HALAMAN SELANJUTNYA >>> Bitcoin Meroket Ribuan Persen, Tapi Masih Kalah dari Dogecoin
Jika membandingkan investasi di saham, emas, dan mata uang kripto sejak akhir 2018, pemenangnya tentu saja mata uang kripto. Cuan yang dihasilkan ribuan persen.
Meroketnya harga mata uang kripto tidak lepas dari pergerakan bitcoin yang meroket. Penerimaan yang semakin luas, mulai dari investor institusional, perusahaan aset manajemen, bank investasi besar, hingga perusahaan-perusahaan raksasa seperti Tesla hingga Visa, menjadi pemicu meroketnya harga bitcoin.
Bahkan bank investasi raksasa kini menyediakan layanan bitcoin bagi para nasabahnya. Morgan Stanley menjadi bank besar pertama di AS yang memberikan layanan bitcoin ke nasabahnya. Meski tidak semua nasabah, bahkan yang kaya, bisa mendapatkan layanan tersebut.
Langkah Morgan Stanley tersebut kini diikuti rivalnya, Goldman Sachs. Mary Rich, head of digital assets Goldman Sachs kepada CNBC International mengatakan pada kuartal II-2021 Goldman Sachs menawarkan investasi bitcoin dalam "spectrum penuh", yakni bisa berupa investasi fisik, produk derivatif, ataupun sarana investasi tradisional.
Di akhir kuartal I-2021, bitcoin berada di level US$ 58.950,02/BTC, sementara di akhir 2018 US$ 3.810,7/BTC. Artinya selama 2 tahun dan 3 bulan, harga bitcoin meroket 1.446%.
Kenaikan tajam bitcoin tersebut membuat mata uang kripto lainnya juga terkerek naik. Ethereum, mata uang kripto dengan kapitalisasi pasar terbesar kedua setelah bitcoin, pada perode yang sama terbang hingga 1.334%.
Bahkan dogecoin, mata uang kripto yang pada awalnya diciptakan hanya sebagai lelucon meroket lebih tinggi ketimbang bitcoin.

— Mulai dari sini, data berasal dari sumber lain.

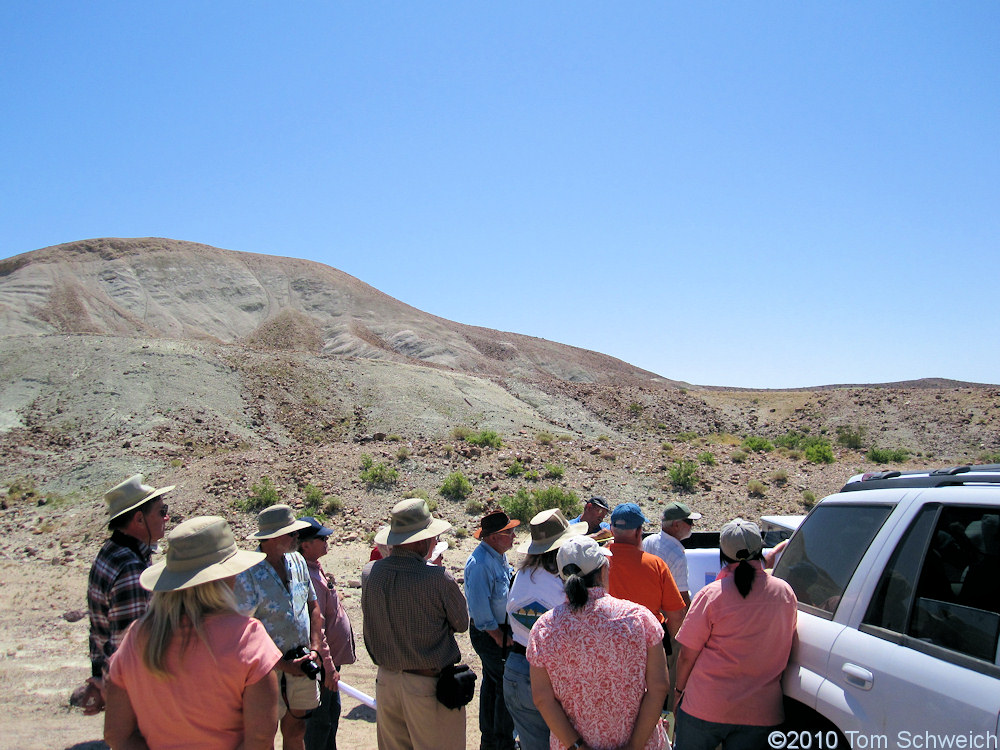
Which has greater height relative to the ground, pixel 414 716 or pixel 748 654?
pixel 748 654

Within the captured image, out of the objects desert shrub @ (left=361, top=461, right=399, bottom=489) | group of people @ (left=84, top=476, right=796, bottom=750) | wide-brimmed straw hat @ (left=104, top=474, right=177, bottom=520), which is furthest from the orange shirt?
desert shrub @ (left=361, top=461, right=399, bottom=489)

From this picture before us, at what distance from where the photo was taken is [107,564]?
384cm

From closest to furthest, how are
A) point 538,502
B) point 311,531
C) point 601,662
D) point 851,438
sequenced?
1. point 601,662
2. point 311,531
3. point 538,502
4. point 851,438

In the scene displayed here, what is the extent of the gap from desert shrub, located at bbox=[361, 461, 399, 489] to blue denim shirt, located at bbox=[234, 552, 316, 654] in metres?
15.0

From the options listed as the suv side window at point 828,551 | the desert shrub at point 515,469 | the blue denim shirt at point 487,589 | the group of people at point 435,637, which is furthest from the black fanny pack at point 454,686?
the desert shrub at point 515,469

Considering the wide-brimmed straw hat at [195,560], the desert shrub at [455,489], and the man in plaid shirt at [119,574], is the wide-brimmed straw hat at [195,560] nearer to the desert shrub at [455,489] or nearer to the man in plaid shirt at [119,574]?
the man in plaid shirt at [119,574]

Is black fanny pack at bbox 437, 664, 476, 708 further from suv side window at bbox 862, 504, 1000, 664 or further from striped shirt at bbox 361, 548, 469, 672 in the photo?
suv side window at bbox 862, 504, 1000, 664

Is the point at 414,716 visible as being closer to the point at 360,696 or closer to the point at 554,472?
the point at 360,696

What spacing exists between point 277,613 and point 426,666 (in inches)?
35.9

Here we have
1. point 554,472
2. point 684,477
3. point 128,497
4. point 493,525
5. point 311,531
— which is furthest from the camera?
point 554,472

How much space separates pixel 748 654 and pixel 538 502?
14.8 m

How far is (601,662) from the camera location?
289 centimetres

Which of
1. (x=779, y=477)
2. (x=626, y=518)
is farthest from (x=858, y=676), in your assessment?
(x=779, y=477)

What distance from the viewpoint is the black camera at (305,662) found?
373 centimetres
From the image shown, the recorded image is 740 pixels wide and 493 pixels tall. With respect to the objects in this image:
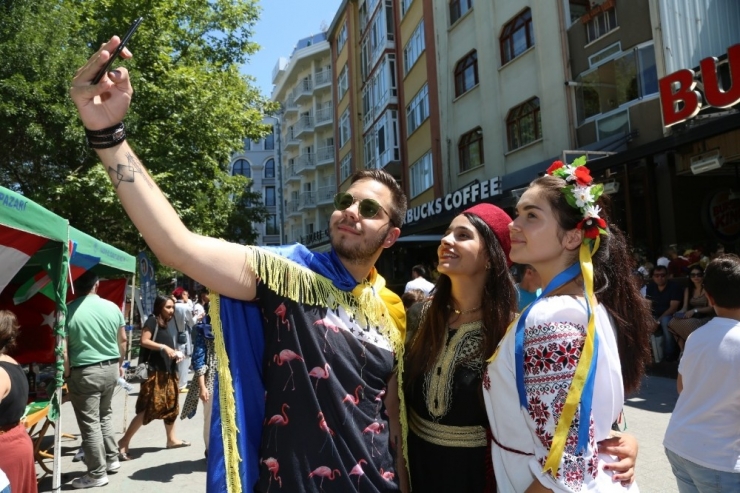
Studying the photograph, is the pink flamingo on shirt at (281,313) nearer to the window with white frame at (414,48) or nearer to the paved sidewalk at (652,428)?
the paved sidewalk at (652,428)

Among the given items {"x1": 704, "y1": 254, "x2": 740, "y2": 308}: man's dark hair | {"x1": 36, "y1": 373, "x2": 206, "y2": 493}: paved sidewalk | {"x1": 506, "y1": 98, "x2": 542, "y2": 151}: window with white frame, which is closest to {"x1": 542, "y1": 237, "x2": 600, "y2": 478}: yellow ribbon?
{"x1": 704, "y1": 254, "x2": 740, "y2": 308}: man's dark hair

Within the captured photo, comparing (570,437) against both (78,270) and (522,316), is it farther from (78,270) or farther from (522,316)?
(78,270)

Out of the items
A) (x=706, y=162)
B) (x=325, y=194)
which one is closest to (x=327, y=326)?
(x=706, y=162)

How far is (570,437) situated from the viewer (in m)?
1.63

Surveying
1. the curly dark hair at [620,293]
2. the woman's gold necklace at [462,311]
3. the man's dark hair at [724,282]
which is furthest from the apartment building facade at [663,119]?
the curly dark hair at [620,293]

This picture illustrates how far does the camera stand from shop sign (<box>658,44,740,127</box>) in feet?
31.1

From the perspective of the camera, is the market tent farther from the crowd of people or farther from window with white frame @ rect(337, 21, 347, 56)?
window with white frame @ rect(337, 21, 347, 56)

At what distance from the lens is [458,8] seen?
20.0 m

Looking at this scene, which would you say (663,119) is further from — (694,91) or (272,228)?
(272,228)

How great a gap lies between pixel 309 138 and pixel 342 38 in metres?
12.1

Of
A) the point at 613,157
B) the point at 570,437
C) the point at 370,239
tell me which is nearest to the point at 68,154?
the point at 613,157

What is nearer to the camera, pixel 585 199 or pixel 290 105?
pixel 585 199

Dogecoin dibuat oleh programme Jackson Palmer dan Billy Markus pada tahun 2013. Palmer pada tahun 2015 angkat kaki dari dogecoin dan saat itu mengatakan tujuannya hanya untuk lelucon dan tidak mau menghasilkan uang dari produk ciptaannya itu.
Nyatanya, sejak akhir 2018 hingga akhir kuartal I-2021, dogecoin justru meroket 2.190%.